L’ultima volta che le due squadre si sono incontrate al Millennium Stadium si è giocato uno dei match più memorabili nella storia dell’RBS 6 Nations e ora la Scozia ha più di un motivo per volere la rivincita. In vantaggio 21-9, infatti, nel secondo tempo la squadra di Andy Robinson finì col perdere per 31-24 grazie a una meta allo scadere di Shane Williams. Ecco come racconta la vigilia del match il sito dell’RBS 6 Nations.

Quella sconfitta, unita alla rabbia per il risultato dello scorso weekend con l’Inghilterra a Edimburgo daranno una spinta in più alla Scozia per riprendere positivamente il cammino nel torneo. L’anno scorso, poi, sempre Williams fu decisivo nel trionfo gallese al Murrayfield, marcando due delle mete che fissarono il punteggio sul 24-6 per il Galles. Oggi Shane non c’è più, si è ritirato, ma non per questo i padroni di casa fanno meno paura dopo aver vinto in extremis a Dublino contro l’Irlanda 23-21.

L’erede di Williams con la maglia numero 11, George North, ha marcato una meta e messo a segno una prestazione fatta di potenza e qualità che hanno strabiliato soprattutto pensando alla giovane età del giocatore, il tutto unito all’esperienza di Jonathan Davies, autore di due mete. Una prestazione eccelsa della linea arretrata, mentre il pack ha sofferto, ma Warren Gatland può sorridere in vista della sfida di domani. Il forte pilone Gethin Jenkins torna disponibile dopo un infortunio al ginocchio, mentre Dan Lydiate prende il suo posto in terza linea, con Ryan Jones che scala in seconda al posto dello squalificato Bradley Davies.

E Gatland ammette che i due ritorni sono fondamentali per la sua squadra “Gethin porta tantissima esperienza in squadra, motivo per cui ho puntato subito su di lui al posto di Rhys, sfortunato a perdere il posto visto che Paul James può giocare sia a sinistra sia a destra in prima linea. Il ritorno di Dan cade a pennello, con Ryan che sfrutta la sua versatilità per coprire il buco lasciato da Bradley senza troppi problemi, e con Lou Reed a darci un’opzione in più dalla panchina”.
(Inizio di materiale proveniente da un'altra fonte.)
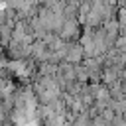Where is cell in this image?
I'll return each mask as SVG.
<instances>
[{"instance_id":"cell-7","label":"cell","mask_w":126,"mask_h":126,"mask_svg":"<svg viewBox=\"0 0 126 126\" xmlns=\"http://www.w3.org/2000/svg\"><path fill=\"white\" fill-rule=\"evenodd\" d=\"M32 2H35V4H41V2H39V0H32Z\"/></svg>"},{"instance_id":"cell-6","label":"cell","mask_w":126,"mask_h":126,"mask_svg":"<svg viewBox=\"0 0 126 126\" xmlns=\"http://www.w3.org/2000/svg\"><path fill=\"white\" fill-rule=\"evenodd\" d=\"M4 49H6V47H4V45H2V43H0V57H2V55H4Z\"/></svg>"},{"instance_id":"cell-8","label":"cell","mask_w":126,"mask_h":126,"mask_svg":"<svg viewBox=\"0 0 126 126\" xmlns=\"http://www.w3.org/2000/svg\"><path fill=\"white\" fill-rule=\"evenodd\" d=\"M122 100H124V102H126V93H124V96H122Z\"/></svg>"},{"instance_id":"cell-3","label":"cell","mask_w":126,"mask_h":126,"mask_svg":"<svg viewBox=\"0 0 126 126\" xmlns=\"http://www.w3.org/2000/svg\"><path fill=\"white\" fill-rule=\"evenodd\" d=\"M12 30H14V26H10V24H0V43H2L4 47L12 41Z\"/></svg>"},{"instance_id":"cell-2","label":"cell","mask_w":126,"mask_h":126,"mask_svg":"<svg viewBox=\"0 0 126 126\" xmlns=\"http://www.w3.org/2000/svg\"><path fill=\"white\" fill-rule=\"evenodd\" d=\"M83 59H85L83 43H81V41H67V49H65V57H63V61H69V63H81Z\"/></svg>"},{"instance_id":"cell-4","label":"cell","mask_w":126,"mask_h":126,"mask_svg":"<svg viewBox=\"0 0 126 126\" xmlns=\"http://www.w3.org/2000/svg\"><path fill=\"white\" fill-rule=\"evenodd\" d=\"M75 77H77L79 83H89V71H87V67H85L83 61L75 63Z\"/></svg>"},{"instance_id":"cell-5","label":"cell","mask_w":126,"mask_h":126,"mask_svg":"<svg viewBox=\"0 0 126 126\" xmlns=\"http://www.w3.org/2000/svg\"><path fill=\"white\" fill-rule=\"evenodd\" d=\"M116 20H118V26H120V32H126V8H118V14H116Z\"/></svg>"},{"instance_id":"cell-1","label":"cell","mask_w":126,"mask_h":126,"mask_svg":"<svg viewBox=\"0 0 126 126\" xmlns=\"http://www.w3.org/2000/svg\"><path fill=\"white\" fill-rule=\"evenodd\" d=\"M83 24L77 20V18H65L61 28L57 30V33L65 39V41H79L81 33H83Z\"/></svg>"}]
</instances>
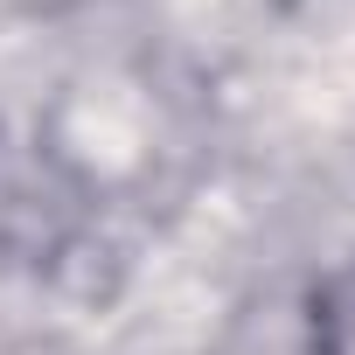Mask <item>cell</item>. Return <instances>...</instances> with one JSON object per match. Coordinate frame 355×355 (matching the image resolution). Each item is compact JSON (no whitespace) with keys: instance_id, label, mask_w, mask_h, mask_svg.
Returning a JSON list of instances; mask_svg holds the SVG:
<instances>
[{"instance_id":"6da1fadb","label":"cell","mask_w":355,"mask_h":355,"mask_svg":"<svg viewBox=\"0 0 355 355\" xmlns=\"http://www.w3.org/2000/svg\"><path fill=\"white\" fill-rule=\"evenodd\" d=\"M300 355H355V265L313 279L300 313Z\"/></svg>"}]
</instances>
“Non possiamo permetterci, però, si sottostimare la Scozia, la quantità di possesso e territorio avuti con l’Inghilterra la scorsa settimana significa che potevano vincere il match e verranno al Millennium Stadium forti di questa convinzione”. Mentre il Galles ha visto le sue opzioni aumentare, la Scozia ha subito diverse perdite in settimana. A partire da Dan Parks, che ha clamorosamente detto addio al rugby internazionale dopo che il suo calcio è stato intercettato da Charlie Hodgson, portando alla meta decisiva per la sconfitta scozzese. Verrà sostituito a numero 10 da Greig Laidlaw, mentre l’altro cambio nel XV titolare vede Geoff Cross sostituire Euan Murray, che non gioca la domenica per problemi religiosi, a pilone.

Se in campo saranno solo due i cambi, Robinson rivoluziona la panchina. Il pilone Ed Kalman, la ventenne apertura Duncan Weir e il diciannovenne estremo Stuart Hogg sono pronti a fare il loro esordio con la maglia della Scozia. “Congratulazioni a Greig per la sua prima partita da titolare – ha detto Robinson –. E’ un ottimo calciatore che sta crescendo molto e imparando molto per giocare a questi livelli, pur avendo iniziato la carriera a mediano di mischia. Avendo perso settimana scorsa, credo sia l’ora di andare a vanti e provare a sviluppare i nostri talenti emergenti fin dall’inizio. Ho sempre sottolineato l’importanza di una squadra A e la partita giocata da Duncan Weir e Stuart Hogg settimana scorsa a Netherdale è un altro motivo per cui continuo a credere fermamente nel potenziale del rugby scozzese”.